- _Dataset records_
=== Section Start ===
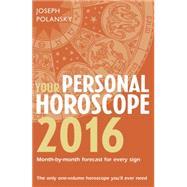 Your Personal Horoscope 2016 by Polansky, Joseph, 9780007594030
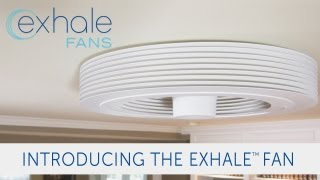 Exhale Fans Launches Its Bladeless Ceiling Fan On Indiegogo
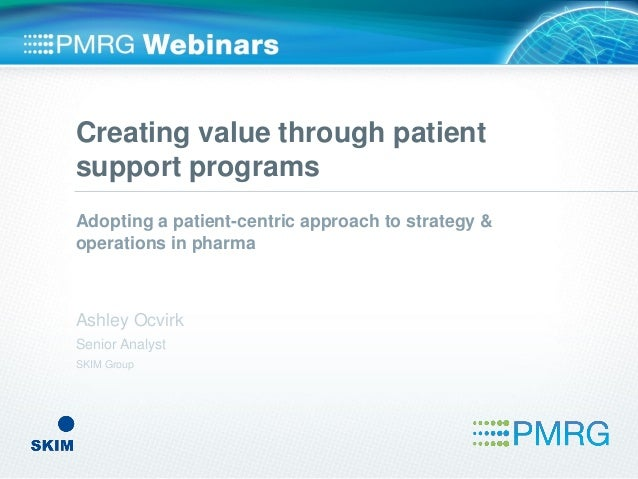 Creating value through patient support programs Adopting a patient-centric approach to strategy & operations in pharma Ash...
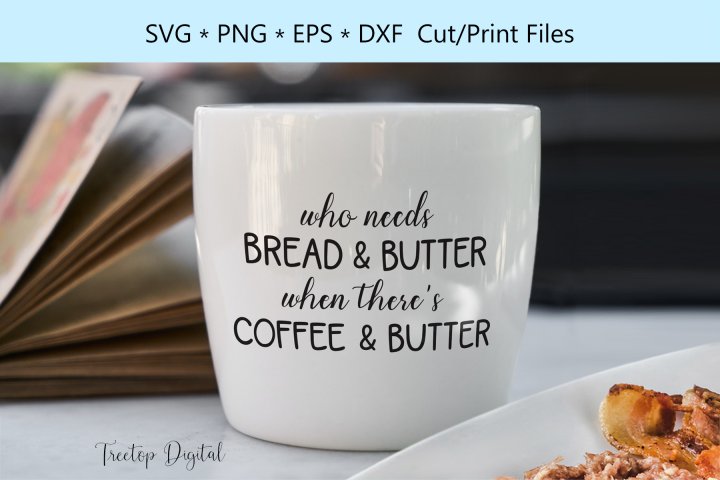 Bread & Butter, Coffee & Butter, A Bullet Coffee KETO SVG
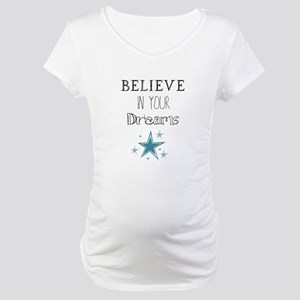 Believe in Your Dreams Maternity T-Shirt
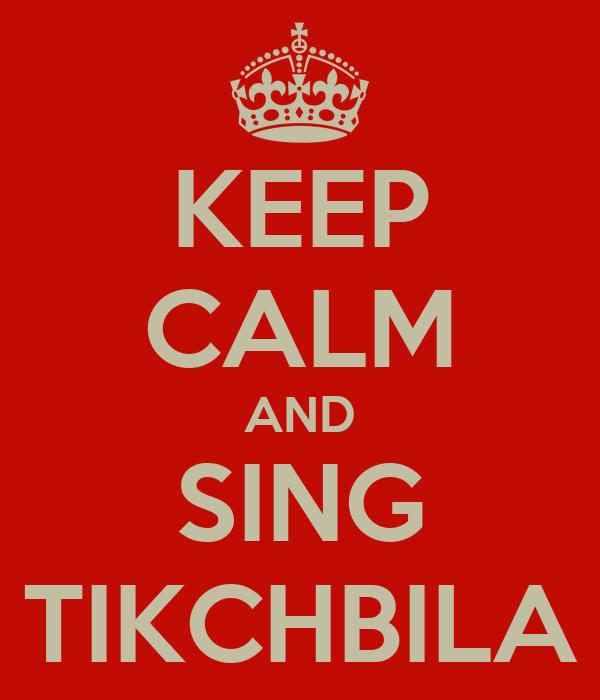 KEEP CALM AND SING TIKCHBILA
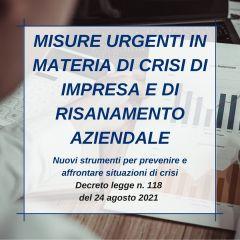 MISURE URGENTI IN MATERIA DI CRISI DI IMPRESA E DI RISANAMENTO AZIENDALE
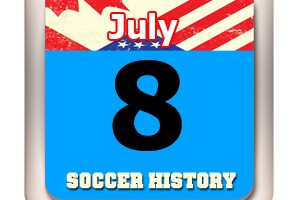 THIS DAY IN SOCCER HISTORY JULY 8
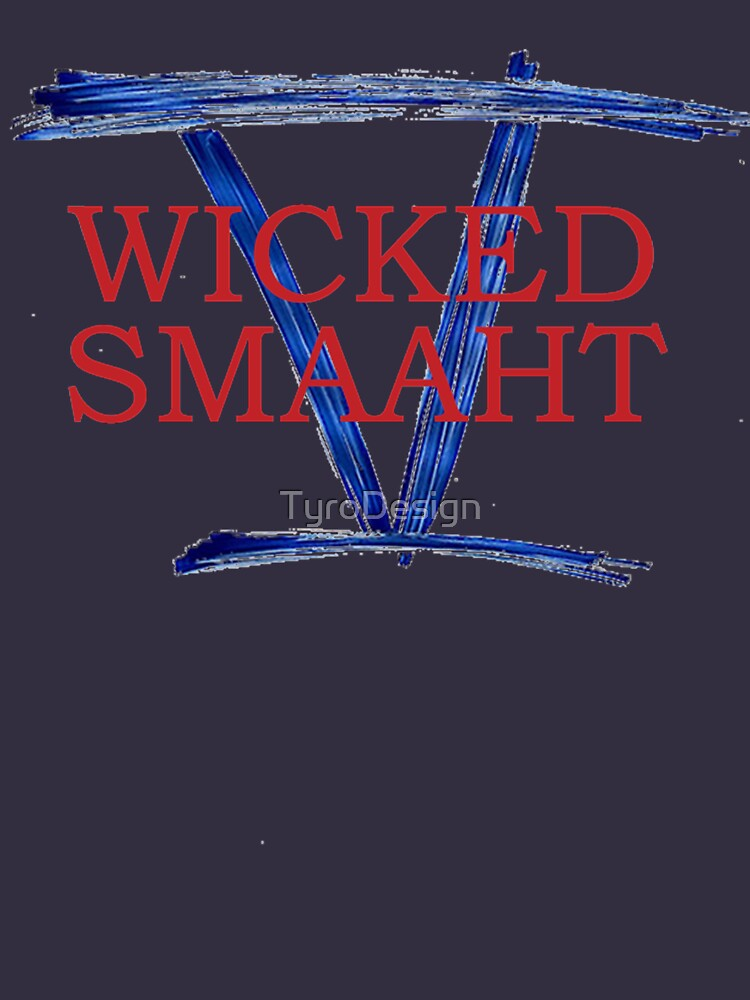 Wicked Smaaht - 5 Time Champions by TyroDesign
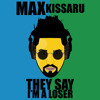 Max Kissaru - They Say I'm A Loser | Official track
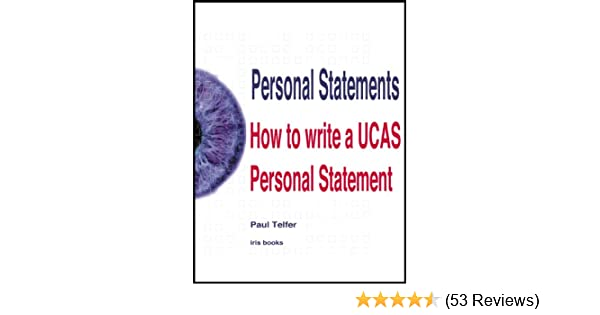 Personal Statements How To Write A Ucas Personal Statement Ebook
=== Section End ===
=== Section Start ===
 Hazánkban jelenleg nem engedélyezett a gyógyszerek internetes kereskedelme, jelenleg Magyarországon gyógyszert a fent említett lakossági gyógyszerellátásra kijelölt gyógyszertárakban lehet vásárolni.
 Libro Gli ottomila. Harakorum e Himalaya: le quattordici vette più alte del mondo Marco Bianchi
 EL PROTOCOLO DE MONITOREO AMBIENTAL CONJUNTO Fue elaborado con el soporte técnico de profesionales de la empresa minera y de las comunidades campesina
=== Section End ===
- _Task to carry out_
Only the lines starting at the one with "Believe in Your Dreams Maternity T-Shirt" and ending at the one with "Personal Statements How" should be printed, each exactly as it appears in the material above; the pictures are to be omitted.

- _Problem solution_
 Believe in Your Dreams Maternity T-Shirt
 KEEP CALM AND SING TIKCHBILA
 MISURE URGENTI IN MATERIA DI CRISI DI IMPRESA E DI RISANAMENTO AZIENDALE
 THIS DAY IN SOCCER HISTORY JULY 8
 Wicked Smaaht - 5 Time Champions by TyroDesign
 Max Kissaru - They Say I'm A Loser | Official track
 Personal Statements How To Write A Ucas Personal Statement Ebook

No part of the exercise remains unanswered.